Шрифт:
Интервал:
Закладка:
Но после нескольких подобных случаев труппа, точнее говоря, ее ведущие актеры оказались с Дальским во враждебных отношениях и, по предложению В. П. Далматова, решили объявить ему бойкот. Повод нашли ничтожный: кто-то сказал, что Дальский присвоил ценную трость. Впоследствии это не подтвердилось. Встретившись с Дальским, Далматов ему заявил, что коллектив александринцев не считает возможным продолжать с ним совместную службу. Тот выслушал его с иронической улыбкой и ответил: «Очень жаль, господа, труппочка-то была неплохая, но я вас не удерживаю». Повернулся и ушел.
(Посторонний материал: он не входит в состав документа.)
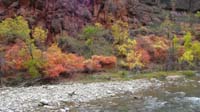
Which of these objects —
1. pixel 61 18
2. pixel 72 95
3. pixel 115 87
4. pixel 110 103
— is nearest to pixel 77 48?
pixel 61 18

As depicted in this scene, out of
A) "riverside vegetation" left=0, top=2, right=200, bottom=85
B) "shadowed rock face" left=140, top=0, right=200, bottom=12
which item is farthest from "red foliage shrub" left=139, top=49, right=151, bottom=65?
"shadowed rock face" left=140, top=0, right=200, bottom=12

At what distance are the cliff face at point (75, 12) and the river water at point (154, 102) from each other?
27.3 meters

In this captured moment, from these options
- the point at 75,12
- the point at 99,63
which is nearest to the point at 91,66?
the point at 99,63

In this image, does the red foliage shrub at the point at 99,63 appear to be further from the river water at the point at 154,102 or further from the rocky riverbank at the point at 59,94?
the river water at the point at 154,102

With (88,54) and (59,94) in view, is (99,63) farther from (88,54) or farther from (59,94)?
(59,94)

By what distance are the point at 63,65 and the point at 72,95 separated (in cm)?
1312

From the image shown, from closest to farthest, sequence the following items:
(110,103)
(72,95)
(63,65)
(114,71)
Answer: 1. (110,103)
2. (72,95)
3. (63,65)
4. (114,71)

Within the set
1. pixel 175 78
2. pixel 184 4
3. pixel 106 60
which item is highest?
pixel 184 4

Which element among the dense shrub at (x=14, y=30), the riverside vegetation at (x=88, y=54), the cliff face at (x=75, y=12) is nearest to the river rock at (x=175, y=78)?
the riverside vegetation at (x=88, y=54)

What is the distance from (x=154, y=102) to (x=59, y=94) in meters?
8.98

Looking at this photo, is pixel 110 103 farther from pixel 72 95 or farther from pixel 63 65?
pixel 63 65

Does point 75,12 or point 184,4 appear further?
point 184,4

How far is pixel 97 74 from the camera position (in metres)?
51.2

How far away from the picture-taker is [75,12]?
2653 inches
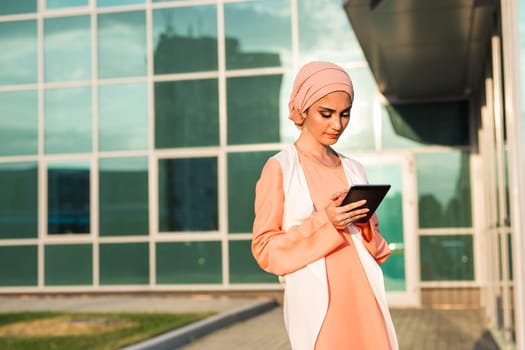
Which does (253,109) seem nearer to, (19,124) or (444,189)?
(444,189)

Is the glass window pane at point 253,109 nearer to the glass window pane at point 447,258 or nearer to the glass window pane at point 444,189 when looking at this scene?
the glass window pane at point 444,189

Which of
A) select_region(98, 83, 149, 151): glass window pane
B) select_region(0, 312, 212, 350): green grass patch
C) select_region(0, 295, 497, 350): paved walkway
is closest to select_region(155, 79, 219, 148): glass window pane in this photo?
select_region(98, 83, 149, 151): glass window pane

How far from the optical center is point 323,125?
271 centimetres

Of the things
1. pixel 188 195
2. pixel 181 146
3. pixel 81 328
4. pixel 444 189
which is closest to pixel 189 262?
pixel 188 195

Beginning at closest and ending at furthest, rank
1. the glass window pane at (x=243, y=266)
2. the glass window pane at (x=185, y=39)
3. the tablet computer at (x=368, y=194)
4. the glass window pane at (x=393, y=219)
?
the tablet computer at (x=368, y=194)
the glass window pane at (x=393, y=219)
the glass window pane at (x=243, y=266)
the glass window pane at (x=185, y=39)

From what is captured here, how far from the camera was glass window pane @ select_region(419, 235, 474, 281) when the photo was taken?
47.4 ft

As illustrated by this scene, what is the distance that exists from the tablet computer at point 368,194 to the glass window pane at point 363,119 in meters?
12.4

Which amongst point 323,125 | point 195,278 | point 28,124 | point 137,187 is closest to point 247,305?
point 195,278

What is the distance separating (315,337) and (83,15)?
14670 millimetres

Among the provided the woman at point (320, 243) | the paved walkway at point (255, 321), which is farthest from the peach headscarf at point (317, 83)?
the paved walkway at point (255, 321)

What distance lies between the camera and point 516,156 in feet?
21.9

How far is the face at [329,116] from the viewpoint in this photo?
8.77 ft

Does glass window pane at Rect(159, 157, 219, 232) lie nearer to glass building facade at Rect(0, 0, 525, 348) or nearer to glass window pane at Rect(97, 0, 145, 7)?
glass building facade at Rect(0, 0, 525, 348)

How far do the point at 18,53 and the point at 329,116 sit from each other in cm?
1490
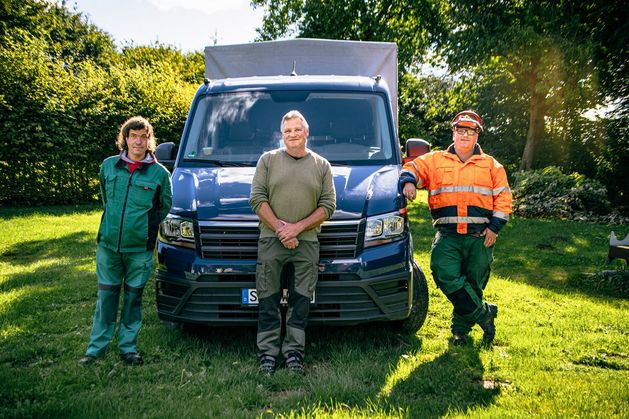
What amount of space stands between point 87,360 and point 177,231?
1.18m

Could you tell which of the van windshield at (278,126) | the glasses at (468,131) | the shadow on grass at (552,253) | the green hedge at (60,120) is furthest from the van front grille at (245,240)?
the green hedge at (60,120)

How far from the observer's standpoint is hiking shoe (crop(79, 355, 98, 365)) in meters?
4.40

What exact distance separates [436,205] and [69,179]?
43.4ft

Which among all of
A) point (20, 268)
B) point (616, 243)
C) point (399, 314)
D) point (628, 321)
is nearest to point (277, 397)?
point (399, 314)

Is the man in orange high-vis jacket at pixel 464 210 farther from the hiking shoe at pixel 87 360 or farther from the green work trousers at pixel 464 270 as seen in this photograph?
the hiking shoe at pixel 87 360

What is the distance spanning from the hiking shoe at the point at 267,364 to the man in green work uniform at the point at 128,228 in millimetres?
977

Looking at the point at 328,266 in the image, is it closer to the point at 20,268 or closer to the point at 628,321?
the point at 628,321

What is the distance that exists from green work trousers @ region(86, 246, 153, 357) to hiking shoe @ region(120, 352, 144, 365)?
0.03m

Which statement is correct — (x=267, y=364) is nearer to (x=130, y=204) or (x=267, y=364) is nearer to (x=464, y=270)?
(x=130, y=204)

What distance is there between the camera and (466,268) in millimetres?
4984

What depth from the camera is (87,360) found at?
14.5ft

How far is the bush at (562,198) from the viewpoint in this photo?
1550cm

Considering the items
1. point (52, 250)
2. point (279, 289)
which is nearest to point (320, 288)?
point (279, 289)

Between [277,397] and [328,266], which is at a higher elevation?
[328,266]
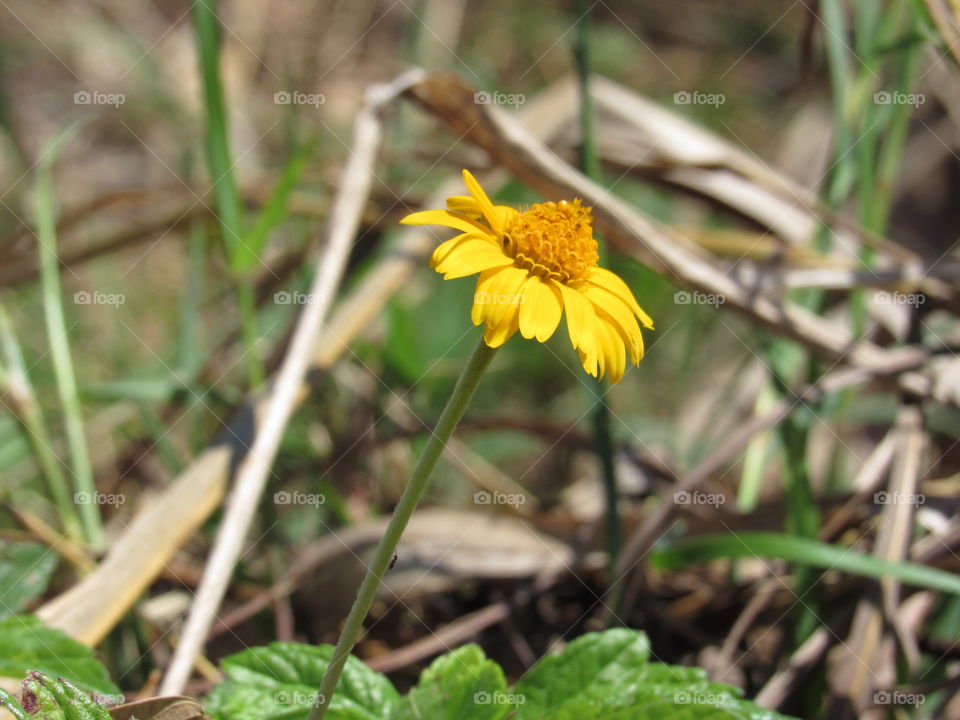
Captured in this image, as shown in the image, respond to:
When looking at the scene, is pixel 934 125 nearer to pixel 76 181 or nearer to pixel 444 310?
pixel 444 310

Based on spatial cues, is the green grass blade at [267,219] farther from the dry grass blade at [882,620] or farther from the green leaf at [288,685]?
the dry grass blade at [882,620]

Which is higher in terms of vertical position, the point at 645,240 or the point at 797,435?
the point at 645,240

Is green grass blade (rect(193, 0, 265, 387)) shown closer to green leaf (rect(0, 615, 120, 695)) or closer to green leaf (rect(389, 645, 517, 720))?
green leaf (rect(0, 615, 120, 695))

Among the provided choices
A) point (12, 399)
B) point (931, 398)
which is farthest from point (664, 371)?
point (12, 399)

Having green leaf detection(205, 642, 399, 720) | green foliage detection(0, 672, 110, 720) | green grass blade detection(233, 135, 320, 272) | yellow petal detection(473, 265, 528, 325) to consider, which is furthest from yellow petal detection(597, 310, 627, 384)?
green grass blade detection(233, 135, 320, 272)

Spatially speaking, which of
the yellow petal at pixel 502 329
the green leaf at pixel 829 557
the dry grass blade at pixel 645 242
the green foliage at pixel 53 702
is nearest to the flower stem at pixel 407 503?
the yellow petal at pixel 502 329

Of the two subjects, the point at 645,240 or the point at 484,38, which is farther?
the point at 484,38

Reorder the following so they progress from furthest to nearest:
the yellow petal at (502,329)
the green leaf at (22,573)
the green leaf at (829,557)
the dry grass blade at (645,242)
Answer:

После этого, являясь в театр, Дальский демонстративно здоровался за руку с рабочими сцены, пожарными, суфлером, актерами на выхода, но игнорировал премьеров.
Театральный критик Н. Н. Долгов, симпатизировавший Дальскому, рассказал, как он с группой гимназистов посетил больного артиста: «Он возлежал на высоких подушках и не скупился на ругань по адресу своих товарищей. Перед нами, в полном соответствии с общей молвой, было самое здоровое сочное нахальство, наглость, возведенная в культ и не знающая себе пределов»[117].
Совсем не отрицая дурных сторон характера Дальского: его грубости, несдержанности, нежелания считаться с мнением других, эгоцентризма, нельзя, однако, рассматривать его просто как дебошира. И как актер и как человек Дальский отличался сложностью, и об этом мы попытаемся рассказать.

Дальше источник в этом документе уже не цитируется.